Though her paintings are largely populated by black and brown figures, Njideka Akunyili Crosby also regularly includes her husband—a white Texan—in her scenes. In I Still Face You (2015), he sits at a table with the artist's family. Inspired by the couple's first trip to Nigeria, the artist also features in the image. Significant cultural icons are frequently incorporated into the artist's works, emphasising the ways in which such images shape the foundations of even the most everyday experiences. In Ike ya (2016)—an intimate portrait of the artist and her husband in their home—the portraits of political figures and pop stars fill their shadows with culturally specific references.
Akunyili Crosby is the regular recipient of highly prestigious awards, including a MacArthur Foundation Fellowship (2017). Her work has been presented in major group exhibitions, including the 58th Venice Biennale; Radical Revisionists: Contemporary African Artists Confronting Past and Present at Moody Centre for the Arts, Houston (2020); and The Power Of My Hands, Musée d'Art Moderne de Paris (2020).

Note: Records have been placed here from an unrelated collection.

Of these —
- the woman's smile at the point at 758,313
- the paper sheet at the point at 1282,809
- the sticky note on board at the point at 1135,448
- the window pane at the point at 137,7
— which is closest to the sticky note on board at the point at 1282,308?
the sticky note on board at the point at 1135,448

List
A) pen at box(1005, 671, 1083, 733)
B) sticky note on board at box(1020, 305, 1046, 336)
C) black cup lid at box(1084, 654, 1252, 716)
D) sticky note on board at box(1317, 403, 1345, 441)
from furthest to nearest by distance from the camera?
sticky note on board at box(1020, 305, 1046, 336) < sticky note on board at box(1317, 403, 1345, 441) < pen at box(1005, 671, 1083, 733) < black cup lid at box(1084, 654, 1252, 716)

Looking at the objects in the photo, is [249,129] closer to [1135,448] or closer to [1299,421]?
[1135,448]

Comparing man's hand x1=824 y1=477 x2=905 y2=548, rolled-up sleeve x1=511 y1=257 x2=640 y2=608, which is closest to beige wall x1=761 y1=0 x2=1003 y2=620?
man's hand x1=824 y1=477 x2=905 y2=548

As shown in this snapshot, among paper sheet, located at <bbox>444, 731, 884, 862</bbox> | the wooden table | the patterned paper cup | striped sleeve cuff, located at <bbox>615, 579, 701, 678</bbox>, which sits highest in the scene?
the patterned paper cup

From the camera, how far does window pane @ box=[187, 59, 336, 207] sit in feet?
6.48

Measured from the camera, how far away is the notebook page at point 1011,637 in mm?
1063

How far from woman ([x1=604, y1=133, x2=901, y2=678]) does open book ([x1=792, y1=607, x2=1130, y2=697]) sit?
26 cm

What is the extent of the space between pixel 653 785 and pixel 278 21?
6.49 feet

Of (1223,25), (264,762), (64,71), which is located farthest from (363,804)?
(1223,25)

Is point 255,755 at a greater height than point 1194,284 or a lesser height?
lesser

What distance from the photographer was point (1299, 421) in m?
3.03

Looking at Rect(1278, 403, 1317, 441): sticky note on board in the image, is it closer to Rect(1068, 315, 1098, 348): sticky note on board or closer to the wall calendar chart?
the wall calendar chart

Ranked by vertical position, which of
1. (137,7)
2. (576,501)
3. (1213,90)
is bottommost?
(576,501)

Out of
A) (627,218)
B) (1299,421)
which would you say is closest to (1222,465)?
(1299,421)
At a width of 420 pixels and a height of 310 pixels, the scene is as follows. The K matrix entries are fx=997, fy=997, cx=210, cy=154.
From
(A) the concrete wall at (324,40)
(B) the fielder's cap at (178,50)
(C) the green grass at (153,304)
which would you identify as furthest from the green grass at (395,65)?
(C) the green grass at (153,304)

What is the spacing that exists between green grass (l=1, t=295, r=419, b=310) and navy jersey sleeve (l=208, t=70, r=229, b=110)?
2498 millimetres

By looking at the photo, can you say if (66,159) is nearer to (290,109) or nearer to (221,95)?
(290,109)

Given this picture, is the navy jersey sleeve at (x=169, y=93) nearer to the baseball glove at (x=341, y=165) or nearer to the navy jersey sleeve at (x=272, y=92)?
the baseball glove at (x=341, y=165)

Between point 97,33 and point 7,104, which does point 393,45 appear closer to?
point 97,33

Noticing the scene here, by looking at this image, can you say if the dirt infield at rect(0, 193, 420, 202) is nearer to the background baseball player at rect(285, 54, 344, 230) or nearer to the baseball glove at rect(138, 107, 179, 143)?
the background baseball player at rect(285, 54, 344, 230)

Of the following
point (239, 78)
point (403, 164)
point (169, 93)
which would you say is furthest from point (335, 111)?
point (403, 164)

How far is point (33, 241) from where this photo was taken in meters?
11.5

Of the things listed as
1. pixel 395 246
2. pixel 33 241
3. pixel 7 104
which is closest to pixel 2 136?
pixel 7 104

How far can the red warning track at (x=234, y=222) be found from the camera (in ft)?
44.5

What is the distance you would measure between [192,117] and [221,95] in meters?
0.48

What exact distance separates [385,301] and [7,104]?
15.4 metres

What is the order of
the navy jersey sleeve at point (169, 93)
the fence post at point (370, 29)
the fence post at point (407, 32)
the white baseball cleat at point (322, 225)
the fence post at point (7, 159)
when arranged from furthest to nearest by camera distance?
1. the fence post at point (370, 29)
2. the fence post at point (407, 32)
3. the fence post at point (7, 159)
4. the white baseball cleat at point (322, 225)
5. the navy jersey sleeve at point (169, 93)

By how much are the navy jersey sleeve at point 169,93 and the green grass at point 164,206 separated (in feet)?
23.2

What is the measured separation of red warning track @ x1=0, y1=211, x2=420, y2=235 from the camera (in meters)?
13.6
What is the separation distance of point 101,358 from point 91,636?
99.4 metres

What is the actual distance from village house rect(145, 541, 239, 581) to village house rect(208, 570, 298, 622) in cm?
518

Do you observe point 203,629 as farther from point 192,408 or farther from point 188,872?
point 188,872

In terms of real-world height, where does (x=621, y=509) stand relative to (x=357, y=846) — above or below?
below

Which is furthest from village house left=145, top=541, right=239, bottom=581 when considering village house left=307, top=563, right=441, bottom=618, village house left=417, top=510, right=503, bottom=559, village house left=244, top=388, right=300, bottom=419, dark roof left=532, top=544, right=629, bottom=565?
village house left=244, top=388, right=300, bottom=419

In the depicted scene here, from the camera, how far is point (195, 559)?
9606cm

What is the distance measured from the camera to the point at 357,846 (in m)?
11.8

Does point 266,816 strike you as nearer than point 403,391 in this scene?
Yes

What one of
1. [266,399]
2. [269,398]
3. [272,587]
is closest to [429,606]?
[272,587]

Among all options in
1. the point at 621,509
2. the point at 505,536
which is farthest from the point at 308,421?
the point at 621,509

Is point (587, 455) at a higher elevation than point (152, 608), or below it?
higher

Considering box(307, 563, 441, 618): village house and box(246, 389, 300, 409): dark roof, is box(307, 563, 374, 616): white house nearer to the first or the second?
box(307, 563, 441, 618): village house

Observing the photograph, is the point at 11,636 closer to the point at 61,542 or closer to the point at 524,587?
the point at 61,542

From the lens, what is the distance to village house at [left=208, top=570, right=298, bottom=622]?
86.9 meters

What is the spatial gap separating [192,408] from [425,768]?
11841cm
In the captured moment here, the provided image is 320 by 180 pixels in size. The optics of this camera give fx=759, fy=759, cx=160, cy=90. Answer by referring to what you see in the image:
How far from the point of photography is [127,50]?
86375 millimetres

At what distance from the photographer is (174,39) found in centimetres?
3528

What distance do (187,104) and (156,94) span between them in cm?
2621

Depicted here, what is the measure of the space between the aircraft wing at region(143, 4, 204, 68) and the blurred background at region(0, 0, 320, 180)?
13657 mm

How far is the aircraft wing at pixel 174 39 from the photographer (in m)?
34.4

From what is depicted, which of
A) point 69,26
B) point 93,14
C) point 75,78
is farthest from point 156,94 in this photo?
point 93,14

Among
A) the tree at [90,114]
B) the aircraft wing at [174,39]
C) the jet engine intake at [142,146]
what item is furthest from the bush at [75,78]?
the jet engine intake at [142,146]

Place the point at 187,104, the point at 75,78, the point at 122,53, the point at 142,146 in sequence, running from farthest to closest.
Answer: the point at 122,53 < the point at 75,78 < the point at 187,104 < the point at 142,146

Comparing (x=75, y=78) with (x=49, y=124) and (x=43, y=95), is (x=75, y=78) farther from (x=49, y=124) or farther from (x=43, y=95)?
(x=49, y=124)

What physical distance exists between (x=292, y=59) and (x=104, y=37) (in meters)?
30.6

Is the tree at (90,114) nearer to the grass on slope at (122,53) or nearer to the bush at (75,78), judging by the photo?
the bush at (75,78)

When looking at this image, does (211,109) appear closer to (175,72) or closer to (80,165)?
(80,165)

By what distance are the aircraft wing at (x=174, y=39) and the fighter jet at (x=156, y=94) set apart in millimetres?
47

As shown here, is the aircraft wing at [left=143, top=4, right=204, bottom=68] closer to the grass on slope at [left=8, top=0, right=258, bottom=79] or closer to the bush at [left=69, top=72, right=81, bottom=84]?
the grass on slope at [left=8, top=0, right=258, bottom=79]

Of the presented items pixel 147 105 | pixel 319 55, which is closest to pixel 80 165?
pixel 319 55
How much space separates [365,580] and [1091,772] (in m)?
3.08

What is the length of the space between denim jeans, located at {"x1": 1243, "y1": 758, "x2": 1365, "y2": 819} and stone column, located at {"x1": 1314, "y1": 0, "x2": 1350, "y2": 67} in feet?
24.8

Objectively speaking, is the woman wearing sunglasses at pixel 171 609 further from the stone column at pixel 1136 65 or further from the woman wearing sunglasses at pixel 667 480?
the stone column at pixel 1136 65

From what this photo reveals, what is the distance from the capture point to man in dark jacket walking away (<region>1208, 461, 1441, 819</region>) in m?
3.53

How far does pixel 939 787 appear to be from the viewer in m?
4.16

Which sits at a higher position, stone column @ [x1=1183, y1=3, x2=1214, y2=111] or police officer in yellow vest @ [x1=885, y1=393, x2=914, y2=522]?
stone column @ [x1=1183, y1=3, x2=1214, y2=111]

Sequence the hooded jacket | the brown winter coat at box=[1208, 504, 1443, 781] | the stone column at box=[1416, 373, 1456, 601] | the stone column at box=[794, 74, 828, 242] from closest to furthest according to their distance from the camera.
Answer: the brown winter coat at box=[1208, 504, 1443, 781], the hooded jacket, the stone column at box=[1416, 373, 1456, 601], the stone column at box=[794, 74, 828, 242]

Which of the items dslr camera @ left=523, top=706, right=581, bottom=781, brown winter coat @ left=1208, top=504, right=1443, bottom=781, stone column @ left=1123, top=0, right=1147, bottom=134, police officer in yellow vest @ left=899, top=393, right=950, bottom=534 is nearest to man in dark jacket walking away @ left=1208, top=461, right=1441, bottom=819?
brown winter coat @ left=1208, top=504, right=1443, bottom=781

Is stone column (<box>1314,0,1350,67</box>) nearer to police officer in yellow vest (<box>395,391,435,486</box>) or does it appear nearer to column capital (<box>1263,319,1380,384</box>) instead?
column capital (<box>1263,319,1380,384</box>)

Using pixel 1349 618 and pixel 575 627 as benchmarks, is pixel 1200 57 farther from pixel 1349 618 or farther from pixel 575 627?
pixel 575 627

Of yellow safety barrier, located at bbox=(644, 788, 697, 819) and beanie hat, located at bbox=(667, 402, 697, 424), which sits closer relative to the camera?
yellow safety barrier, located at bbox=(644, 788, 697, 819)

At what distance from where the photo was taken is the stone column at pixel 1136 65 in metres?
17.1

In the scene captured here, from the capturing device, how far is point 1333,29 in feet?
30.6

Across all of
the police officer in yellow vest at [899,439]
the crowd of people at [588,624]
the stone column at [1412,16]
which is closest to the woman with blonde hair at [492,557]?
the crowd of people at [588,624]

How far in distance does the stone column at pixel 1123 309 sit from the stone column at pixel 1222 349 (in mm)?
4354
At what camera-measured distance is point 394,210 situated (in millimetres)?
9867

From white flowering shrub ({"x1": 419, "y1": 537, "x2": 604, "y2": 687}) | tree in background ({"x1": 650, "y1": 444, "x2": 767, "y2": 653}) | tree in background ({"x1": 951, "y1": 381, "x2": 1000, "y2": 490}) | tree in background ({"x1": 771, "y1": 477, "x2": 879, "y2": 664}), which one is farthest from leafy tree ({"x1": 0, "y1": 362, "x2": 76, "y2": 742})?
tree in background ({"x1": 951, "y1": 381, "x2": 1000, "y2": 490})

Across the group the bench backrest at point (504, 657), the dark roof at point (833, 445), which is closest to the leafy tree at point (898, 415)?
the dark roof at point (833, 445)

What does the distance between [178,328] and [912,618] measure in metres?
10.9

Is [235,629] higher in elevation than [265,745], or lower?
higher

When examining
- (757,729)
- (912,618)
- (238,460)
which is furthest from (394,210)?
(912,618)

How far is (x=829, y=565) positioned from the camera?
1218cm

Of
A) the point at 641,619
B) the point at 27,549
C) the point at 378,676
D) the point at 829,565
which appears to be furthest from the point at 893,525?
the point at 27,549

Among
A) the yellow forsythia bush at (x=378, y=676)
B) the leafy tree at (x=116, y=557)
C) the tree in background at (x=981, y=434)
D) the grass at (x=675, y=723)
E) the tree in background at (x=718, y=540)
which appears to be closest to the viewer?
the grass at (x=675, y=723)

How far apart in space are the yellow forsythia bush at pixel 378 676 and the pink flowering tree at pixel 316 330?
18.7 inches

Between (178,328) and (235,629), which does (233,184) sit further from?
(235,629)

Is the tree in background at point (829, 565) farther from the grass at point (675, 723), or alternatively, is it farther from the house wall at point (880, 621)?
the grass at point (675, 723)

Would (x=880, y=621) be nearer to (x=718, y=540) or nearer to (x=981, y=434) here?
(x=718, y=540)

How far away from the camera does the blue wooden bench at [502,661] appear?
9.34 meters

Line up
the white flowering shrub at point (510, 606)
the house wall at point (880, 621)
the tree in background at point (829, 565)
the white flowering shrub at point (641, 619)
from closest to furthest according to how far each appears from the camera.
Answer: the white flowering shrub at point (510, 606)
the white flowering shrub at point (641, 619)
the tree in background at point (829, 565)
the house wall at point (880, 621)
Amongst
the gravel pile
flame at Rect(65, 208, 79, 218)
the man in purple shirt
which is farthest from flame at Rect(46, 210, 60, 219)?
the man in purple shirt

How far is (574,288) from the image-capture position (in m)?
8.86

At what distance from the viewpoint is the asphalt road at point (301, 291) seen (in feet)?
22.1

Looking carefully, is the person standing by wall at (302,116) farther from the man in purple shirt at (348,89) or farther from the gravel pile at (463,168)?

Influential institutions have mounted solo exhibitions of Crosby's work, such as Njideka Akunyili Crosby, curated by Hilton Als, Yale Centre for British Art, New Haven (2020); Interiorities, Haus der Kunst, Munich (2020); Njideka Akunyili Crosby: The Beautyful Ones, National Portrait Gallery, London (2018); FOCUS: Njideka Akunyili Crosby | Counterparts, at The Modern Art Museum of Fort Worth, Texas (2018); Predecessors, Contemporary Arts Center, Cincinnati (2018); I Refuse to be Invisible at Norton Museum of Art, West Palm Beach, Florida (2016); and Hammer Projects: Njideka Akunyili Crosby, Hammer Museum, Los Angeles (2015). She lives and works in Los Angeles.